→ **WORK REQUEST**
Restate the whole listing word for word, missing no line.

[Opening DATA FOR PROCESSING section]

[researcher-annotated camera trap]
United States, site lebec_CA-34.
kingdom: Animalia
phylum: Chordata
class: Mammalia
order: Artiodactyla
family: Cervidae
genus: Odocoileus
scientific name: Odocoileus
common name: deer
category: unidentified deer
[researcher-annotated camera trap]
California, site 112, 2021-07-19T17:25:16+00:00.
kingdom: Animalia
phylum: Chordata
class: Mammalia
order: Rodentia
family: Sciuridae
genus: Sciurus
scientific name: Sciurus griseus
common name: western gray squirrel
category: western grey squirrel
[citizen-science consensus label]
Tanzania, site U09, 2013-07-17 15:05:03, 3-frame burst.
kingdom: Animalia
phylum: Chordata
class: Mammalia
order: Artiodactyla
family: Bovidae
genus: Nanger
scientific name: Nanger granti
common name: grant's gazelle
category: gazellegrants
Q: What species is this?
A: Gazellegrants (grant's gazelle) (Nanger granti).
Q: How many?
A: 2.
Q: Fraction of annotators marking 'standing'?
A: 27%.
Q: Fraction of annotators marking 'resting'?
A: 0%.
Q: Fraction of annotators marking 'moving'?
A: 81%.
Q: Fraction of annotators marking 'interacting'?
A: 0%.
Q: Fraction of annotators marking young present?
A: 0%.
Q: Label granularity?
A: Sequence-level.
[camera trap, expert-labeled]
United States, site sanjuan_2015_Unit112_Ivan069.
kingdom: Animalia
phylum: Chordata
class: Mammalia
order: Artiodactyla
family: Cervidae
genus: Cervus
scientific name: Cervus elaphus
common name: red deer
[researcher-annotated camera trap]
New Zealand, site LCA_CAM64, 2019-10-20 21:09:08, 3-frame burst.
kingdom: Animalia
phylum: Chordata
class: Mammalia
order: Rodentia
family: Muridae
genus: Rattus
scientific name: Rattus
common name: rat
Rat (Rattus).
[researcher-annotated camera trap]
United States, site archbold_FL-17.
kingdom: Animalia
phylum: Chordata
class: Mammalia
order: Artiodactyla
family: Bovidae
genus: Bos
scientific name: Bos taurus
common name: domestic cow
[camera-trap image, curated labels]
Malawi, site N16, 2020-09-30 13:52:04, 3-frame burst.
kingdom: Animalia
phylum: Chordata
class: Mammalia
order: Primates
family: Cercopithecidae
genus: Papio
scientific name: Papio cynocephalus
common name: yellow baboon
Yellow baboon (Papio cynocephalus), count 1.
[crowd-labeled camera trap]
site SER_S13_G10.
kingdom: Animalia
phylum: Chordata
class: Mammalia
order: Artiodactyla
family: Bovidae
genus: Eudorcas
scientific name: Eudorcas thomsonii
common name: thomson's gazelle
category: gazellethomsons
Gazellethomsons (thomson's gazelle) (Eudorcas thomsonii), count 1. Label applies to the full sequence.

[Closing DATA FOR PROCESSING section]

→ **OUTPUT FOR THIS EXERCISE**
[researcher-annotated camera trap]
United States, site lebec_CA-34.
kingdom: Animalia
phylum: Chordata
class: Mammalia
order: Artiodactyla
family: Cervidae
genus: Odocoileus
scientific name: Odocoileus
common name: deer
category: unidentified deer
[researcher-annotated camera trap]
California, site 112, 2021-07-19T17:25:16+00:00.
kingdom: Animalia
phylum: Chordata
class: Mammalia
order: Rodentia
family: Sciuridae
genus: Sciurus
scientific name: Sciurus griseus
common name: western gray squirrel
category: western grey squirrel
[citizen-science consensus label]
Tanzania, site U09, 2013-07-17 15:05:03, 3-frame burst.
kingdom: Animalia
phylum: Chordata
class: Mammalia
order: Artiodactyla
family: Bovidae
genus: Nanger
scientific name: Nanger granti
common name: grant's gazelle
category: gazellegrants
Q: What species is this?
A: Gazellegrants (grant's gazelle) (Nanger granti).
Q: How many?
A: 2.
Q: Fraction of annotators marking 'standing'?
A: 27%.
Q: Fraction of annotators marking 'resting'?
A: 0%.
Q: Fraction of annotators marking 'moving'?
A: 81%.
Q: Fraction of annotators marking 'interacting'?
A: 0%.
Q: Fraction of annotators marking young present?
A: 0%.
Q: Label granularity?
A: Sequence-level.
[camera trap, expert-labeled]
United States, site sanjuan_2015_Unit112_Ivan069.
kingdom: Animalia
phylum: Chordata
class: Mammalia
order: Artiodactyla
family: Cervidae
genus: Cervus
scientific name: Cervus elaphus
common name: red deer
[researcher-annotated camera trap]
New Zealand, site LCA_CAM64, 2019-10-20 21:09:08, 3-frame burst.
kingdom: Animalia
phylum: Chordata
class: Mammalia
order: Rodentia
family: Muridae
genus: Rattus
scientific name: Rattus
common name: rat
Rat (Rattus).
[researcher-annotated camera trap]
United States, site archbold_FL-17.
kingdom: Animalia
phylum: Chordata
class: Mammalia
order: Artiodactyla
family: Bovidae
genus: Bos
scientific name: Bos taurus
common name: domestic cow
[camera-trap image, curated labels]
Malawi, site N16, 2020-09-30 13:52:04, 3-frame burst.
kingdom: Animalia
phylum: Chordata
class: Mammalia
order: Primates
family: Cercopithecidae
genus: Papio
scientific name: Papio cynocephalus
common name: yellow baboon
Yellow baboon (Papio cynocephalus), count 1.
[crowd-labeled camera trap]
site SER_S13_G10.
kingdom: Animalia
phylum: Chordata
class: Mammalia
order: Artiodactyla
family: Bovidae
genus: Eudorcas
scientific name: Eudorcas thomsonii
common name: thomson's gazelle
category: gazellethomsons
Gazellethomsons (thomson's gazelle) (Eudorcas thomsonii), count 1. Label applies to the full sequence.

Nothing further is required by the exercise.